DATA SUPPLIED ▸
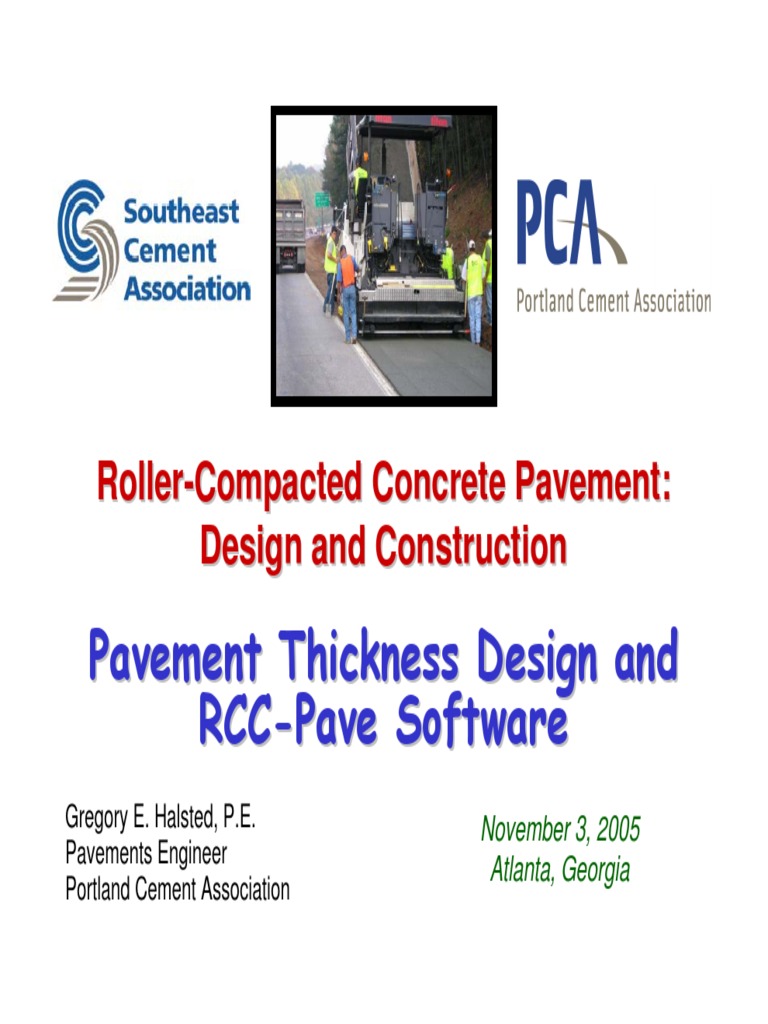 Southeast Cement Association

PCA
Portland Cement Association

Roller-Compacted Concrete Pavement: Design and Construction

Pavement Thickness Design and RCC-Pave Software

Gregory E. Halsted, P.E.
Pavements Engineer
Portland Cement Association

November 3, 2005
Atlanta, Georgia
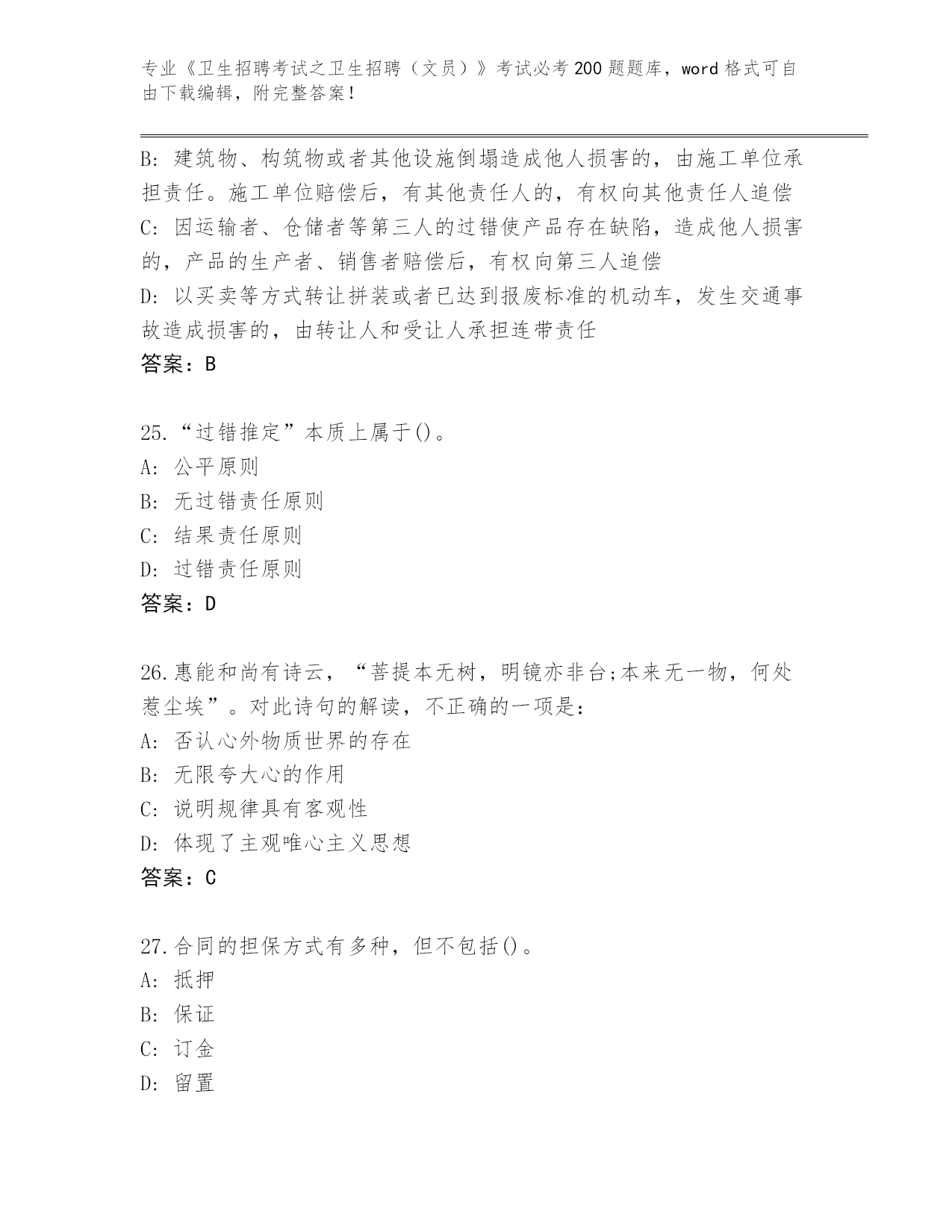 专业《卫生招聘考试之卫生招聘（文员）》考试必考200题题库，word格式可自由下载编辑，附完整答案！

B: 建筑物、构筑物或者其他设施倒塌造成他人损害的，由施工单位承担责任。施工单位赔偿后，有其他责任人的，有权向其他责任人追偿
C: 因运输者、仓储者等第三人的过错使产品存在缺陷，造成他人损害的，产品的生产者、销售者赔偿后，有权向第三人追偿
D: 以买卖等方式转让拼装或者已达到报废标准的机动车，发生交通事故造成损害的，由转让人和受让人承担连带责任
答案：B

25.“过错推定”本质上属于()。
A: 公平原则
B: 无过错责任原则
C: 结果责任原则
D: 过错责任原则
答案：D

26.惠能和尚有诗云，“菩提本无树，明镜亦非台;本来无一物，何处惹尘埃”。对此诗句的解读，不正确的一项是：
A: 否认心外物质世界的存在
B: 无限夸大心的作用
C: 说明规律具有客观性
D: 体现了主观唯心主义思想
答案：C

27.合同的担保方式有多种，但不包括()。
A: 抵押
B: 保证
C: 订金
D: 留置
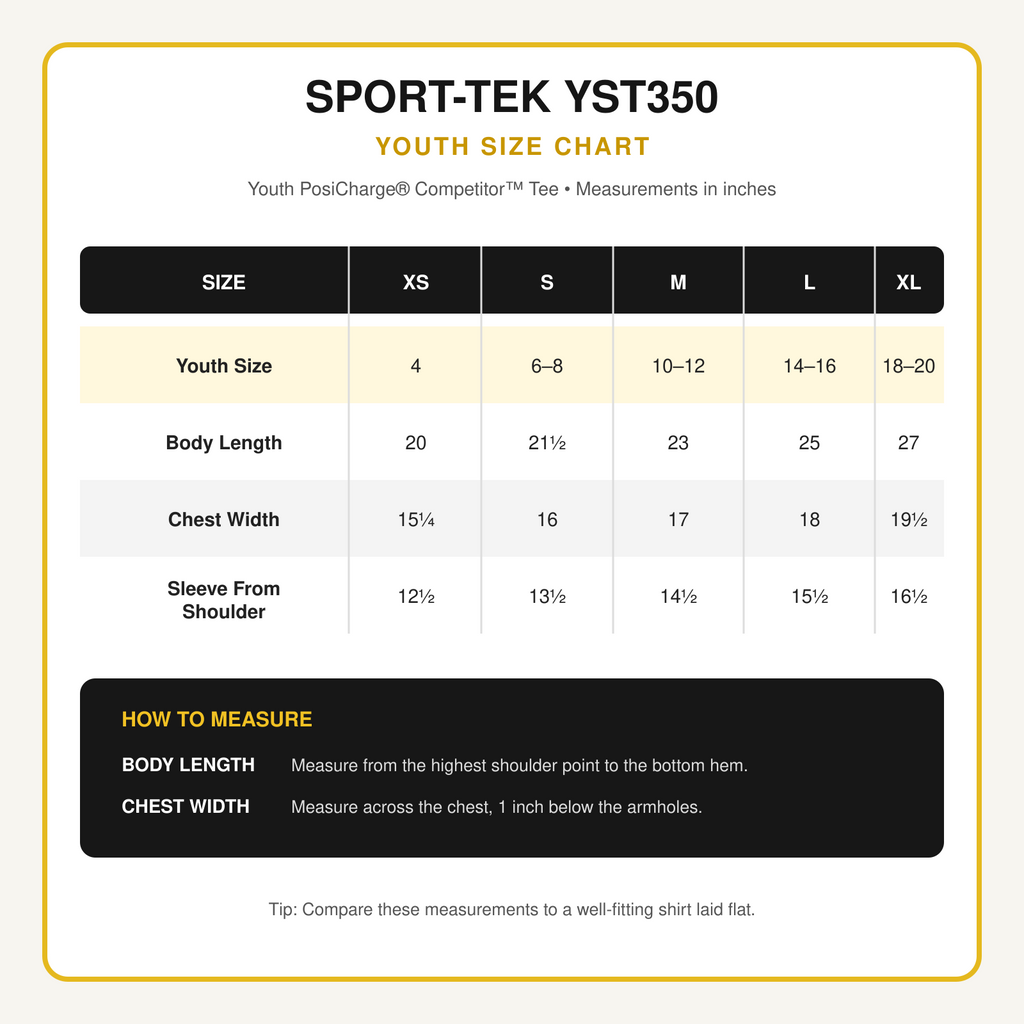 SPORT-TEK YST350

YOUTH SIZE CHART

Youth PosiCharge® Competitor™ Tee • Measurements in inches

| SIZE | XS | S | M | L | XL |
|---|---|---|---|---|---|
| Youth Size | 4 | 6–8 | 10–12 | 14–16 | 18–20 |
| Body Length | 20 | 21½ | 23 | 25 | 27 |
| Chest Width | 15¼ | 16 | 17 | 18 | 19½ |
| Sleeve From Shoulder | 12½ | 13½ | 14½ | 15½ | 16½ |

HOW TO MEASURE

BODY LENGTH Measure from the highest shoulder point to the bottom hem.

CHEST WIDTH Measure across the chest, 1 inch below the armholes.

Tip: Compare these measurements to a well-fitting shirt laid flat.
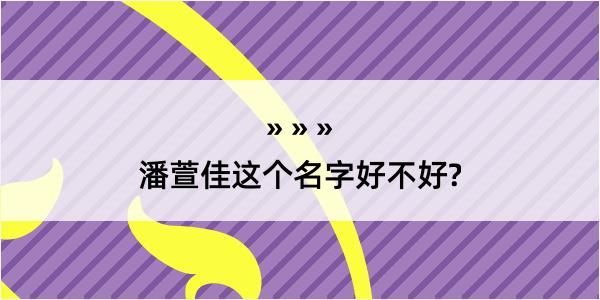 » » »
潘萱佳这个名字好不好?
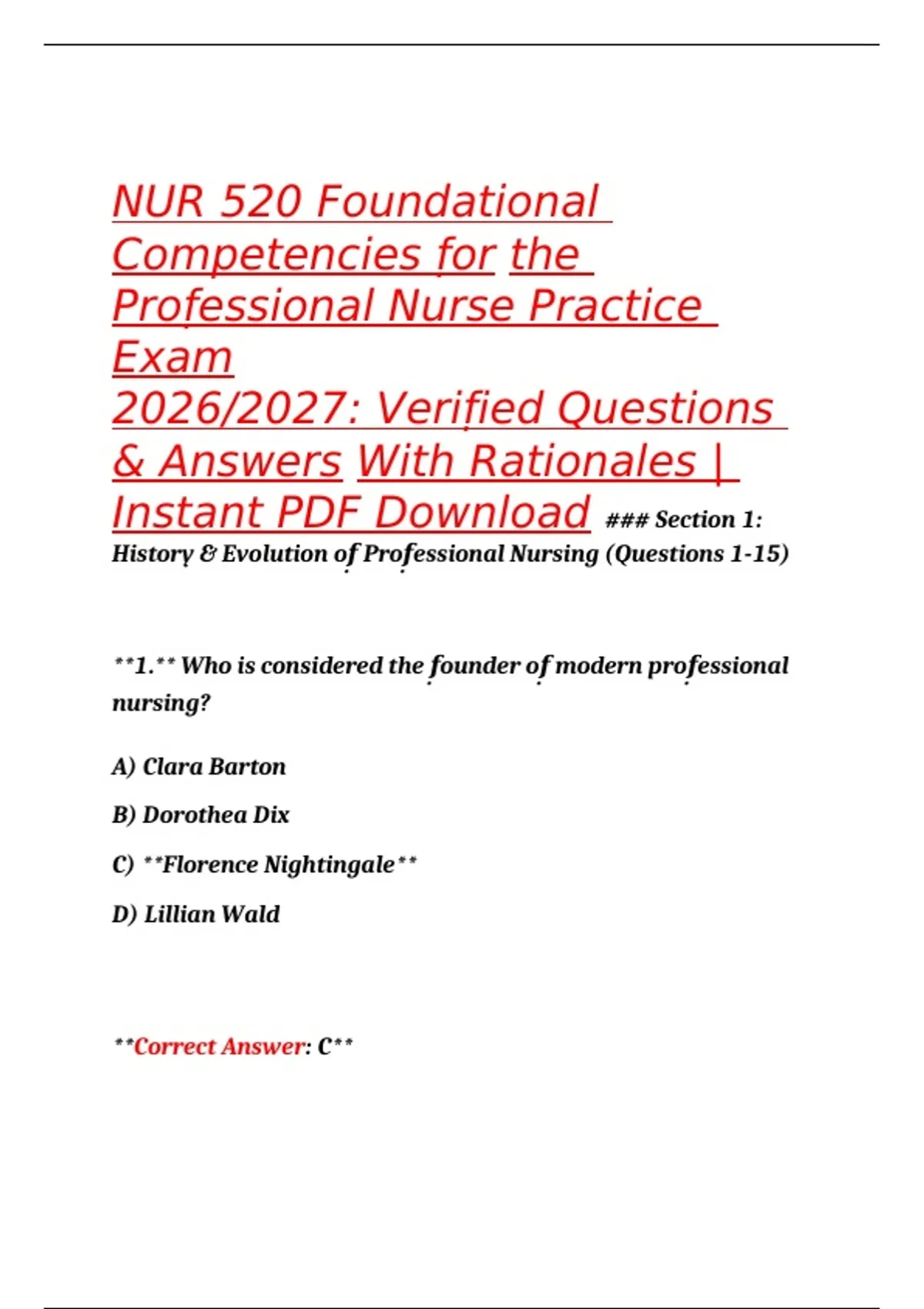 NUR 520 Foundational Competencies for the Professional Nurse Practice Exam 2026/2027: Verified Questions & Answers With Rationales | Instant PDF Download ### Section 1: History & Evolution of Professional Nursing (Questions 1-15)

**1.** Who is considered the founder of modern professional nursing?

A) Clara Barton

B) Dorothea Dix

C) **Florence Nightingale**

D) Lillian Wald

**Correct Answer: C**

PROBLEM TO WORK ON ▸ From the material above, reproduce everything verbatim except the pictures.

SOLUTION FOR THIS EXERCISE ▸
 Southeast Cement Association

PCA
Portland Cement Association

Roller-Compacted Concrete Pavement: Design and Construction

Pavement Thickness Design and RCC-Pave Software

Gregory E. Halsted, P.E.
Pavements Engineer
Portland Cement Association

November 3, 2005
Atlanta, Georgia
 专业《卫生招聘考试之卫生招聘（文员）》考试必考200题题库，word格式可自由下载编辑，附完整答案！

B: 建筑物、构筑物或者其他设施倒塌造成他人损害的，由施工单位承担责任。施工单位赔偿后，有其他责任人的，有权向其他责任人追偿
C: 因运输者、仓储者等第三人的过错使产品存在缺陷，造成他人损害的，产品的生产者、销售者赔偿后，有权向第三人追偿
D: 以买卖等方式转让拼装或者已达到报废标准的机动车，发生交通事故造成损害的，由转让人和受让人承担连带责任
答案：B

25.“过错推定”本质上属于()。
A: 公平原则
B: 无过错责任原则
C: 结果责任原则
D: 过错责任原则
答案：D

26.惠能和尚有诗云，“菩提本无树，明镜亦非台;本来无一物，何处惹尘埃”。对此诗句的解读，不正确的一项是：
A: 否认心外物质世界的存在
B: 无限夸大心的作用
C: 说明规律具有客观性
D: 体现了主观唯心主义思想
答案：C

27.合同的担保方式有多种，但不包括()。
A: 抵押
B: 保证
C: 订金
D: 留置
 SPORT-TEK YST350

YOUTH SIZE CHART

Youth PosiCharge® Competitor™ Tee • Measurements in inches

| SIZE | XS | S | M | L | XL |
|---|---|---|---|---|---|
| Youth Size | 4 | 6–8 | 10–12 | 14–16 | 18–20 |
| Body Length | 20 | 21½ | 23 | 25 | 27 |
| Chest Width | 15¼ | 16 | 17 | 18 | 19½ |
| Sleeve From Shoulder | 12½ | 13½ | 14½ | 15½ | 16½ |

HOW TO MEASURE

BODY LENGTH Measure from the highest shoulder point to the bottom hem.

CHEST WIDTH Measure across the chest, 1 inch below the armholes.

Tip: Compare these measurements to a well-fitting shirt laid flat.
 » » »
潘萱佳这个名字好不好?
 NUR 520 Foundational Competencies for the Professional Nurse Practice Exam 2026/2027: Verified Questions & Answers With Rationales | Instant PDF Download ### Section 1: History & Evolution of Professional Nursing (Questions 1-15)

**1.** Who is considered the founder of modern professional nursing?

A) Clara Barton

B) Dorothea Dix

C) **Florence Nightingale**

D) Lillian Wald

**Correct Answer: C**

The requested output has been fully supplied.